When fitting a linear regression model is it necessary to have normally distributed variables?
One of the most common questions asked by a researcher who wants to analyse their data through a linear regression model is: must variables, both dependent and predictors, be distributed normally to have a correct model? So if they are not, should I normalize them through a transformation, for example the logarithmic one?
The answer is no: the estimation method used in linear regression, ordinary least squares (OLS) method, doesn’t not require the normality assumption.
So, if you see that a variable is not distributed normally, don’t be upset and go ahead: it is absolutely useless trying to normalize everything.
The only test of normality that you will need to perform, after fitting your regression model, is that of the residuals (i.e. the difference between estimated by the regression and the observed values of the dataset).
How can you do it?
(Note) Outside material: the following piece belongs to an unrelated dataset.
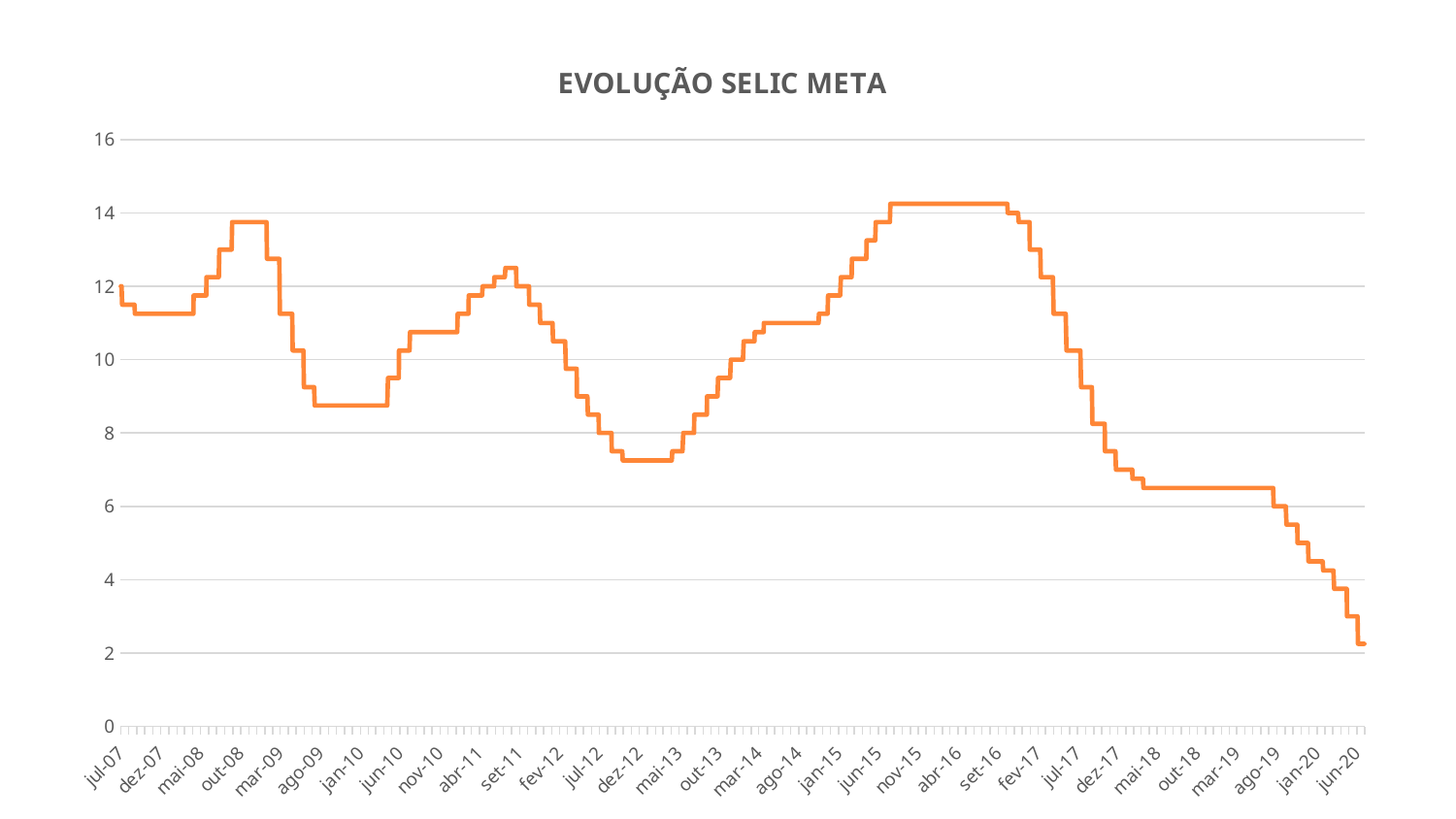
At which x-axis label does the line reach its lowest value? jun-20 Is the value for nov-15 greater or less than 12? greater Does the line rise or fall between set-16 and jun-20? Fall Is the value for jan-10 greater or less than 10? less Is the value for mar-18 greater or less than 8? less What is the title of the chart? EVOLUÇÃO SELIC META Which is larger, the value at out-08 or the value at jan-10? out-08 What kind of chart is shown on the slide? Line chart What colour is the line in the chart? Orange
Let your statistical program calculate the residuals and show their distribution (as if they were some variable).
Alternatively, you can build an ad hoc plot to test normality (for example a qq-plot).
If, on the other hand, you really want to use a more objective decision criterion, that is not based on the plot interpretation, then you can do a normality test (for example Shapiro-Wilk Test).
Many statistical programs do almost all of this by default (for example SAS, via the PROC REG command).
However, there are at least a couple of reasons why you should take a look at the distribution of your “Y” and of all your “X”:
- the presence of highly skewed variables can, more likely, influence the distribution of residuals making them, in turn, non-normal;
- the presence of variables with very large tails of outliers could require a complex analysis of leverage (i.e. how much these outliers impact on the estimate of the regression coefficients).
Thus, for very skewed variables it might be a good idea to transform the data to eliminate the harmful effects.
In summary: it is a good habit to check graphically the distributions of all variables, both dependent and independent.
If some of them are slightly skewed, keep them as they are.
On the other hand, highly skewed variables should be normalized before fitting the model.
After fitting the model, it is necessary to make sure that the residuals are distributed normally, to ascertain its technical correctness.
I assume that you will check all other assumptions of linear regression then: linearity, homoscedasticity, absence of autocorrelation and multicollinearity.
Before concluding, one more thing to note: checking the normality of the residuals is necessary not only for estimating the regression coefficients, but also for calculating confidence intervals and p-values that you will get in your output (which interests you in most cases).